Als Archäologe in Ägypten

Als Archäologe in Ägypten

Neben den beeindruckenden Nachlassenschaften der Pharaonen birgt Ägypten zahlreiche Ruinen aus christlicher Antike. Den Experten zu diesen Zeugnissen, Dr.-Ing. Peter Grossmann, hat Barbara Klecha getroffen.

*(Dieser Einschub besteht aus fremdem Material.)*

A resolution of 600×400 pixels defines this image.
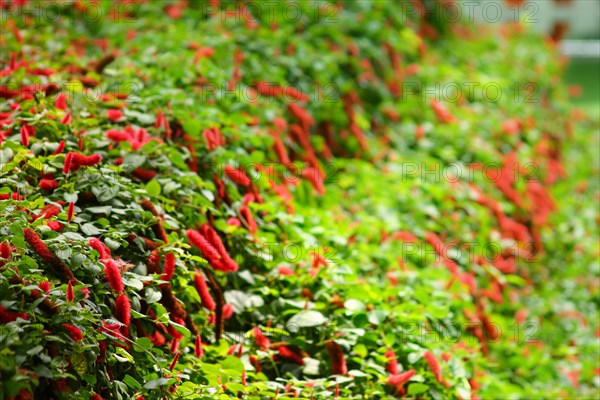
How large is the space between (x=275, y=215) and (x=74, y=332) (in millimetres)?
1214

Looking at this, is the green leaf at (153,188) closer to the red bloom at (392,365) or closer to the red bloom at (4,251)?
the red bloom at (4,251)

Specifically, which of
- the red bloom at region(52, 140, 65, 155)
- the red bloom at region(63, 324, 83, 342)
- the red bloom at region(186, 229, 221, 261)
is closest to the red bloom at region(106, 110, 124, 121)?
the red bloom at region(52, 140, 65, 155)

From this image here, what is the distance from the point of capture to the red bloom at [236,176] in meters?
2.80

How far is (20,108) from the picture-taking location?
257 cm

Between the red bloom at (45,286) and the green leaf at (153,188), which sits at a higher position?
the red bloom at (45,286)

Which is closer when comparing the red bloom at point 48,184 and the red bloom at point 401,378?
the red bloom at point 48,184

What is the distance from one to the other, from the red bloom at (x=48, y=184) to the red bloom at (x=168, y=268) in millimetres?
391

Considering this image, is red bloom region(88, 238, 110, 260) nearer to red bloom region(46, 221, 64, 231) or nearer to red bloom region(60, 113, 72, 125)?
red bloom region(46, 221, 64, 231)

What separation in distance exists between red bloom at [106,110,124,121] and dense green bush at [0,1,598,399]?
0.03m

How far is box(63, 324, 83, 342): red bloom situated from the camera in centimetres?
171

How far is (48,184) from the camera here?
2203 mm

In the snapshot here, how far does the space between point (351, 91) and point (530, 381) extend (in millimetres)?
1897

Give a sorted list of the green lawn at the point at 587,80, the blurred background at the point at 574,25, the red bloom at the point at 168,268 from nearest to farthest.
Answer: the red bloom at the point at 168,268 < the green lawn at the point at 587,80 < the blurred background at the point at 574,25

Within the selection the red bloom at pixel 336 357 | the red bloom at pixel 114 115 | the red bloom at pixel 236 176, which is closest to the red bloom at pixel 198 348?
the red bloom at pixel 336 357
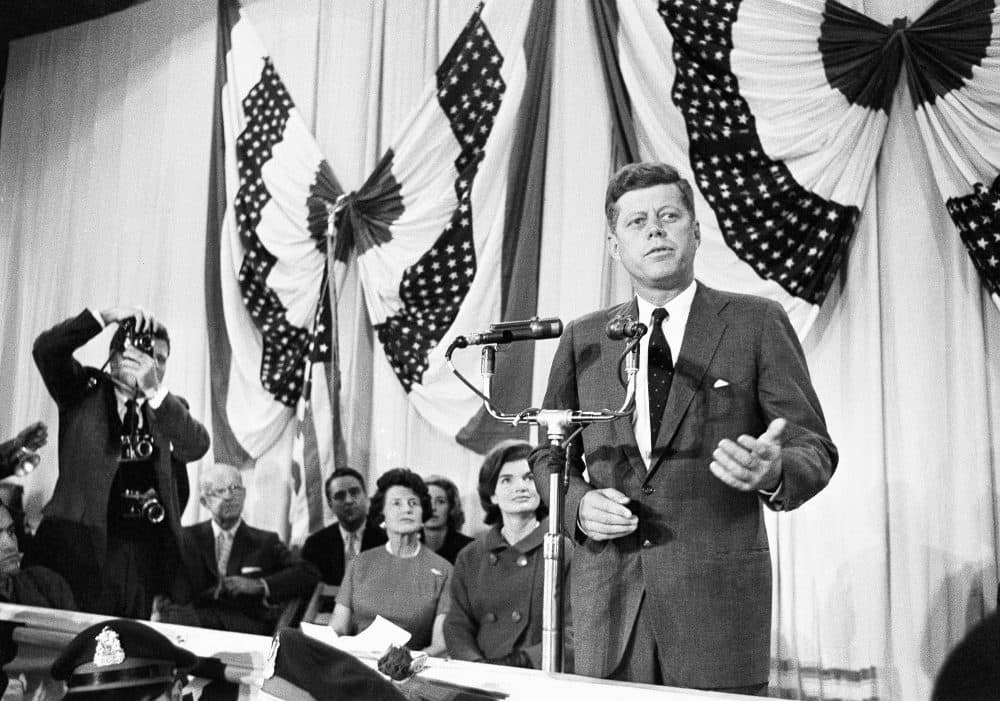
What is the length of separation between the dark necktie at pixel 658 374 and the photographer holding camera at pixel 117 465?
142 inches

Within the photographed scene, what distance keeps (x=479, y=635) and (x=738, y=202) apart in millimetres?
1852

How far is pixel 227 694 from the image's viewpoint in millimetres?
2436

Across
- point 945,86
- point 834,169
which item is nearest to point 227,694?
point 834,169

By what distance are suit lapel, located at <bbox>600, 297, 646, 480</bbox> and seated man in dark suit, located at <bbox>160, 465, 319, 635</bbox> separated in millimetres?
2889

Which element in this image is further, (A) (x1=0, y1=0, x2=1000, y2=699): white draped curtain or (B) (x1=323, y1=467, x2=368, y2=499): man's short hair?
(B) (x1=323, y1=467, x2=368, y2=499): man's short hair

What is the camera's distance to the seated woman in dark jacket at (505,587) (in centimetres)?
365

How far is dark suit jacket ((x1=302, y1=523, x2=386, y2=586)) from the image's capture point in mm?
4754

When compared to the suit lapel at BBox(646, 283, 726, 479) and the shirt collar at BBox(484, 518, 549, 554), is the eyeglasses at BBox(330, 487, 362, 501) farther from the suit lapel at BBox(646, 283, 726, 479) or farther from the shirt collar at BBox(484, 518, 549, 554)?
the suit lapel at BBox(646, 283, 726, 479)

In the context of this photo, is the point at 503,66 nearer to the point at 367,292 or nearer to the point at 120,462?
the point at 367,292

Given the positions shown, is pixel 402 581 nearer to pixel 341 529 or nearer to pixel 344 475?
pixel 341 529

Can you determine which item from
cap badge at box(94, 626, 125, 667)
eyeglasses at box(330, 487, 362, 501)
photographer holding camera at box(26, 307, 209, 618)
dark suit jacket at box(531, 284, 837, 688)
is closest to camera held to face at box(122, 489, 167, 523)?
photographer holding camera at box(26, 307, 209, 618)

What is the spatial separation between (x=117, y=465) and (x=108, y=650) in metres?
3.27

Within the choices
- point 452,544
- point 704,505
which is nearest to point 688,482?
point 704,505

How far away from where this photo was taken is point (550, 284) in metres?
4.41
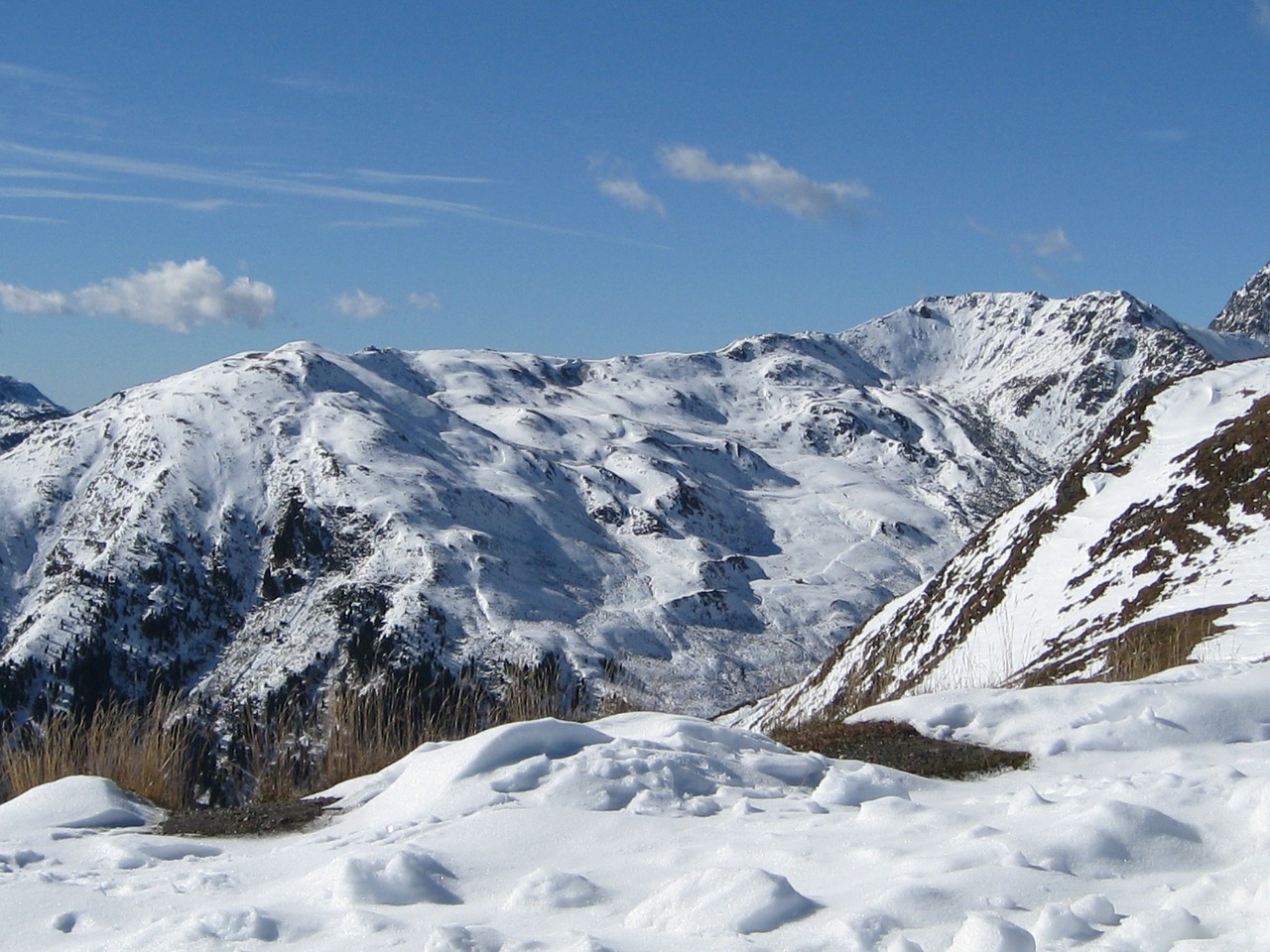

KAIRO(A) LIVE - Barbara Klecha berichtet von ihren Eindrücken in Ägypten: Letzte Woche feierte Peter Grossmann seinen 80. Geburtstag mit seinen Kollegen am Deutschen Archäologischen Institut in Kairo. Peter Grossmann hatte Archäologie in Karlsruhe studiert und über „S(an) Michele in Afrisisco zu Ravenna“ promoviert. Seinen Schaufel- und Pinselwerdegang begann Ende der 1950er Jahre u. a. an der Via Appia in Rom und in Pompeji. Seit 1964 ist der Wissenschaftler für das DAI in Kairo tätig. Er stellte fest, dass es in Ägypten viele Ruinen aus christlicher Zeit gibt, die – anders als in Italien oder Griechenland – bis dahin in der Wissenschaft kaum beachtet worden waren. Es ist unter anderem Peter Grossmann zu verdanken, dass Stätten wie das vom Grundwasserspiel stark bedrohte Abu Mina, auch das Jeremias-Kloster in Saqqara oder das – teils aus altägyptischen Bausteinen wieder errichtete - Schenute-Kloster von Sohag heute sehr bekannt sind. Ihre Ästhetik wird auch zunehmend von Ägyptenreisenden wahrgenommen. Weiterhin gräbt Grossmann bei jeder Kampagne in Antinoopolis; seit 15 Jahren ist er im Ruhestand. Aufhören will er nicht, sagt Grossmann, aber er greift sich „nur noch die besten Projekte heraus“.